CHECK YOUR UNDERSTANDING:
**1.** Answer these from the bowel cancer article:
(a) What was the job of Charlene's dad, Dennis?
(b) From which country did her mum's cousin come to help look after the family?
(c) How old was Charlene's mum when she was diagnosed?
**2.** Continue the article on Charlene and bowel cancer from its final sentence.

TEXT SECTION:
....

While Dorrett and Charlene’s dad, Dennis, a postman, continued to fit in Dorret’s cancer treatment around their work, Charlene took on more responsibilities at home – looking after her younger siblings, taking her brother to and from school, cooking and going to parents’ evenings.

‘My parents were clever in that they slowly gave me more responsibility from the time she was diagnosed. It meant it wasn’t such a shock when she died and I had to juggle work and childcare.

‘Mum’s cousin came over from Jamaica to help look after us when Mum became really ill. Mum stayed at home. She didn’t want to go into a hospice. She thought it would be easier for us not having to keep going into a hospice and she was right.’ Dorrett died when Charlene was 21.

‘There were lots of opportunities I could have taken up if I hadn’t chosen to stay close to home,’ says Charlene who remained in London, where her family lived, to go to university rather than studying further afield. She also passed up the opportunity of a job in New York.

‘I’m the eldest so I knew it wasn’t fair to go off to uni or work abroad when my family were going through stuff and we needed to get through it together. I don’t have regrets about any of it – that’s the point of family. When your family needs you, you do the right thing. But when my friends talk about living with housemates at uni I don’t have those experiences.

‘And it would have been amazing to go to New York but would I have enjoyed it knowing my sister and brother were still here adjusting to not having mum around? No.’

Charlene hopes to raise awareness of bowel cancer and wants to encourage people worried about potential symptoms to talk to their GPs.

‘Don’t be ashamed of doing a poo and noticing what’s in your poo,’ she says.

‘Having lost someone to bowel cancer it seems ludicrous anyone would be embarrassed talking about anything to do with their body. And early diagnosis is the difference between life and death.

‘Because my mum was diagnosed when she was 42, I have regular checks. We’re not at a stage where we can stop people getting cancer but hopefully we can encourage people to get diagnosed and treated at an early stage.

‘I’ve got two young children. I look after myself and go to screenings because I don’t want them to go grow up without me.’

Why it’s important to catch bowel cancer early

Over the past 40 years, according to the charity Cancer Research, bowel cancer survival rates have more than doubled.

These days almost six in ten people diagnosed with bowel cancer in the UK survive their disease for five years or more.

In the 1970s, little more than a fifth of people diagnosed with bowel cancer survived their disease beyond ten years. These days, it is 60 per cent.

....

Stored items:
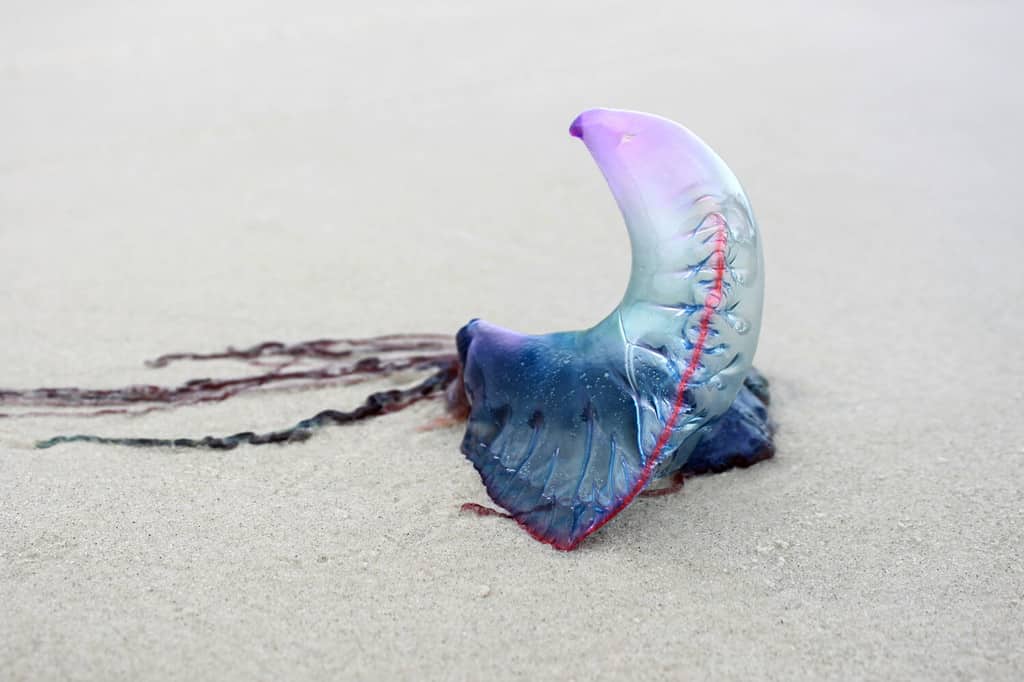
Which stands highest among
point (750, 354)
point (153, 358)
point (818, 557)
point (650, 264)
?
point (650, 264)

....

EXERCISE RESULTS:
**1.**
(a) He was a postman.
(b) Jamaica.
(c) 42.

**2.**
The importance of catching cancer diagnosis early cannot be overestimated. When diagnosed at its earliest stage, 98 per cent of people with bowel cancer will survive their disease for one year or more, compared with 44 per cent when the disease is diagnosed at the latest stage.

Symptoms that should ring alarm bells

Professor of Clinical Oncology Mark Saunders explains what to look out for, and when to head to your GP.

The main symptoms of bowel cancer are bleeding and a change of bowel habits. For example, if you usually go once a day but suddenly start going four times a day.

It could be a range of other things, such as irritable bowel or Crohn’s disease, but we don’t want to miss any cases of bowel cancer. We’d recommend people in their forties and over seek advice from their GP about any bleeding or change of bowel habit.

If the stool has a lot of mucus that can also be a sign that something’s happening. See your GP and they can examine you and refer you for a colonoscopy if necessary.

When people delay going to the GP they can then arrive with an advanced cancer we can’t treat. Sometimes the GP might miss bowel cancer in younger people as well – the patient can go several times and not be referred. If you have symptoms and don’t get a satisfactory result from your GP then go again. Any doctor should think. ‘If a person comes twice there’s something wrong here.’

The treatments are surgery, chemotherapy and radiotherapy, and all of these are significantly better now than when I started 20 years ago. Everyone in England and Wales over the age of 60, and over the age of 50 in Scotland, is supposed to be sent a bowel cancer screening test every two years, so make sure you complete those.